S. : Et les premières dames ?

P.O : Je n’ai pas envie de citer les premières dames que j’habille. J’habille également les Chefs d’Etat. Vous êtes un homme de presse, faites un peu le tour de la ville de Ouagadougou et vous verrez que les Africains de 12 à 35 ans ne portent pas ce qui est fait en Afrique. Ils portent autre chose. Avez-vous une idée de ce que peut coûter leur habillement ? C’est de l’argent que nous perdons.

S. : A quand l’école Pathé’O ?

P.O : Je ne peux pas créer une école maintenant. Je forme des gens et je compte aller au-delà de l’école. Je suis un artiste, un créateur de mode et je dois courir pour apporter le message. Cela est déjà une grande occupation et une préoccupation majeure.

S. : Pathé’O fait-il du social et notamment investit-il dans ce domaine dans son Guibaré natal ?

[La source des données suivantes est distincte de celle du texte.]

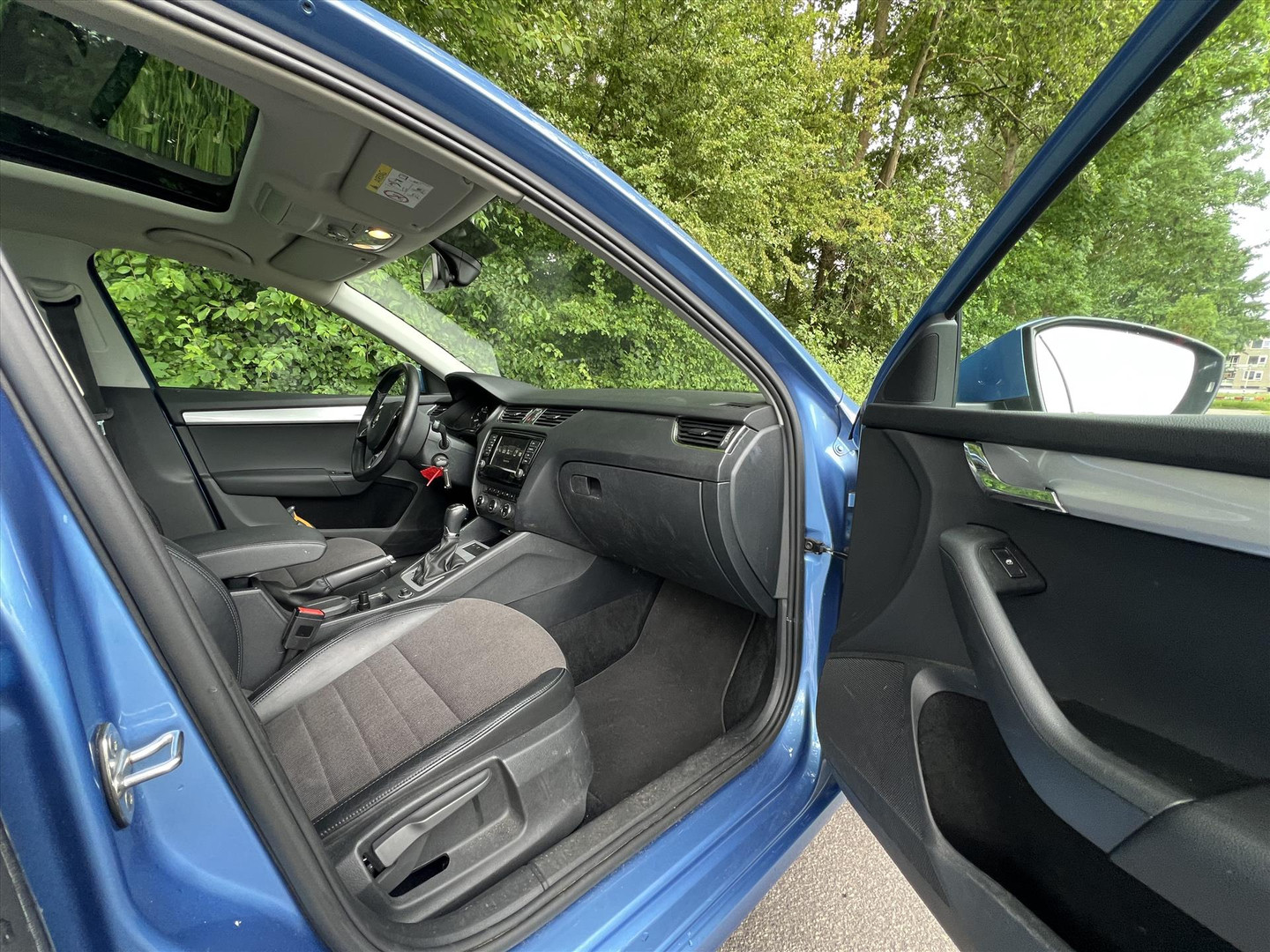 ŠKODA ŠKODA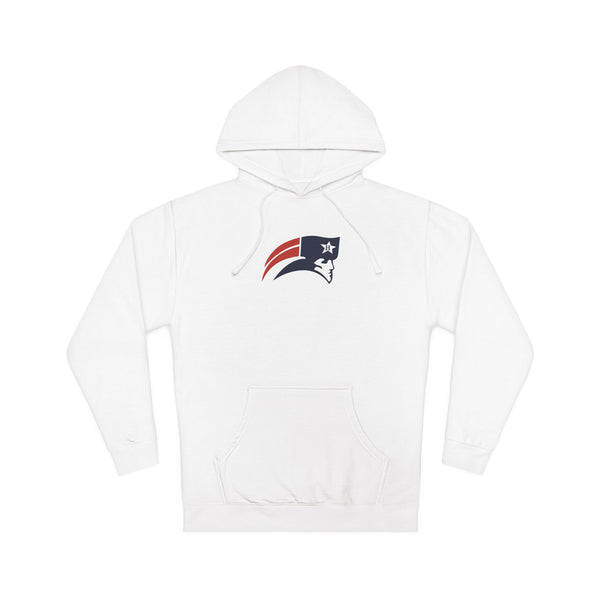 Midweight Pullover Hoodie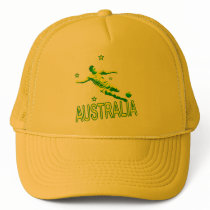 Australia Soccer #5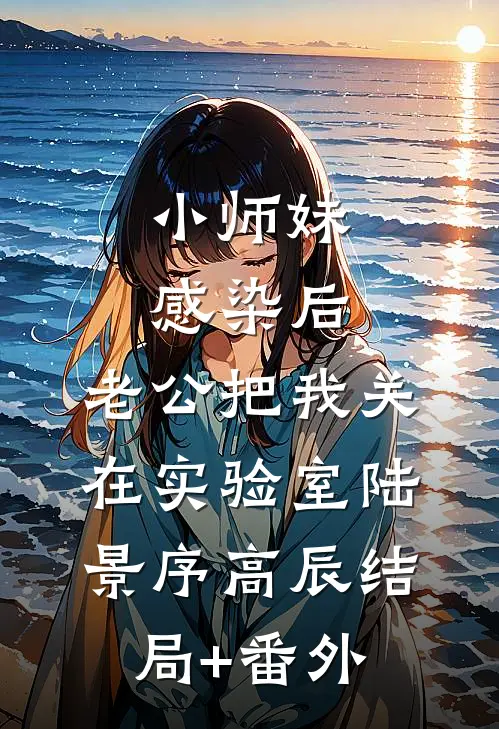 小师妹感染后，老公把我关在实验室陆景序高辰结局+番外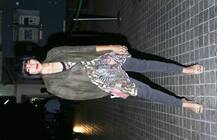 Celebs attend screening of film \'Badrinath Ki Dulhania\'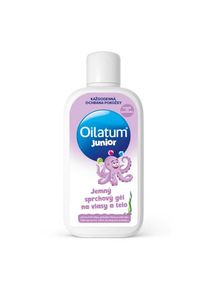 OILATUM Junior sprchový gél 400 ml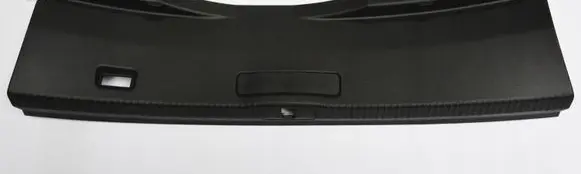 Audi A8 S8 D5 Other trunk/boot trim element 4N0863471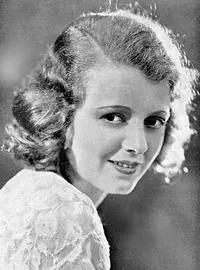 Janet Gaynor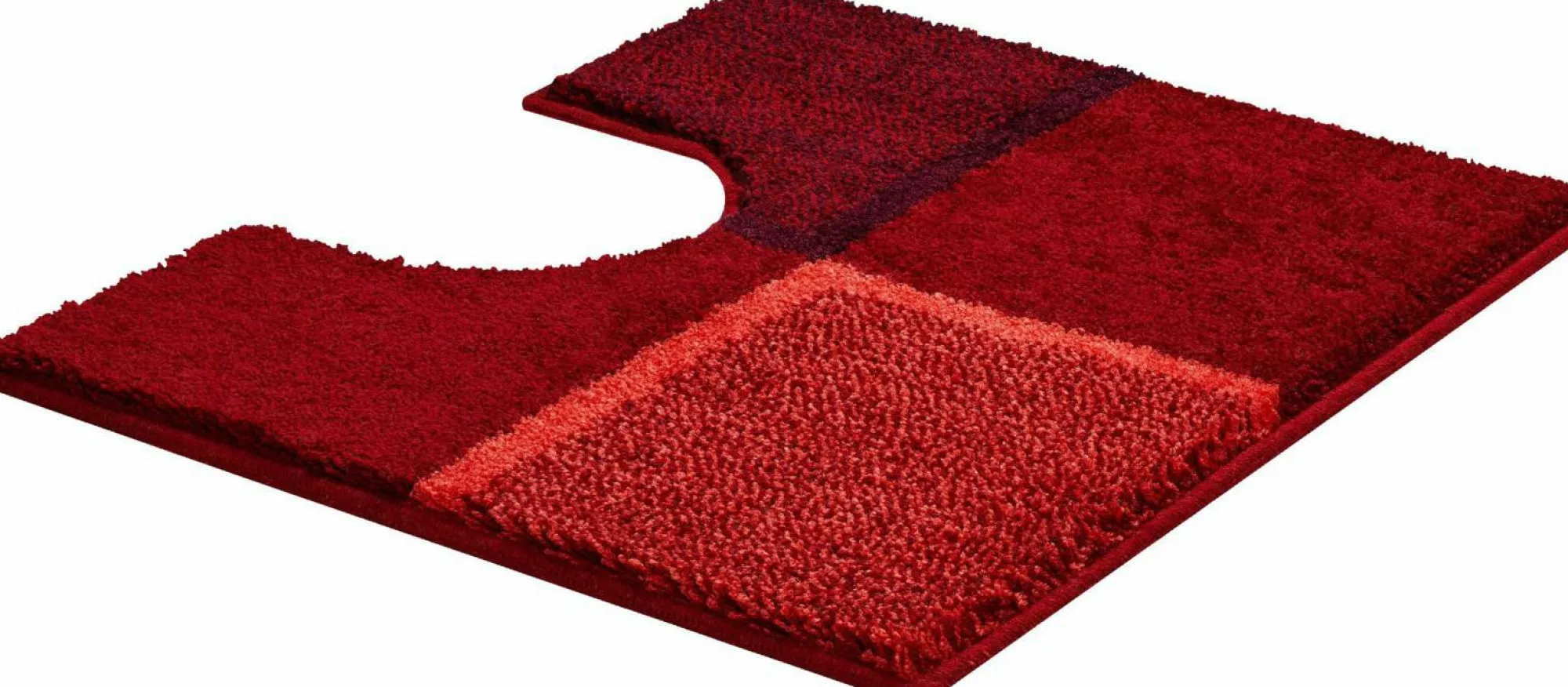 GRUND a.s. Badematte DIVISO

P.O : Si je répondais à cette question, les gens diront que je ne suis pas Burkinabè. Mais rien ne s’obtient dans le rêve. Il faut du travail, de la patience et surtout croire à ce qu’on fait. C’est vrai que le social, tout le monde a besoin de le faire.
Mais en même temps, il ne faut pas que l’Afrique soit célèbre du social. J’ai l’ impression qu’on passe le temps à créer des ONG et autres, mais ça ne marche pas à tous les coups. Créons des emplois à partir du changement des mentalités des jeunes Africains.
C’est la meilleure façon de leur donner de la nourriture, ce n’est pas en créant des ONG ou en leur donnant de l’argent qu’on peut les aider. Je ne le crois pas.

S. : Quelle satisfaction avez-vous aujourd’hui de votre métier ?

P.O : Après toutes ces années passées dans la mode, la meilleure satisfaction que j’ai, c’est d’avoir déjà tracé le sillon qui ne va pas se refermer. Je suis d’autant satisfait que beau coup de jeunes couturiers s’identifient à moi. Tout ceci est réconfortant pour moi dans ce métier qui n’est pas de tout repos car il faut continuellement persévérer dans la recherche et la création. Lorsque vous dormez sur vos succès relatifs, vous signez votre mort.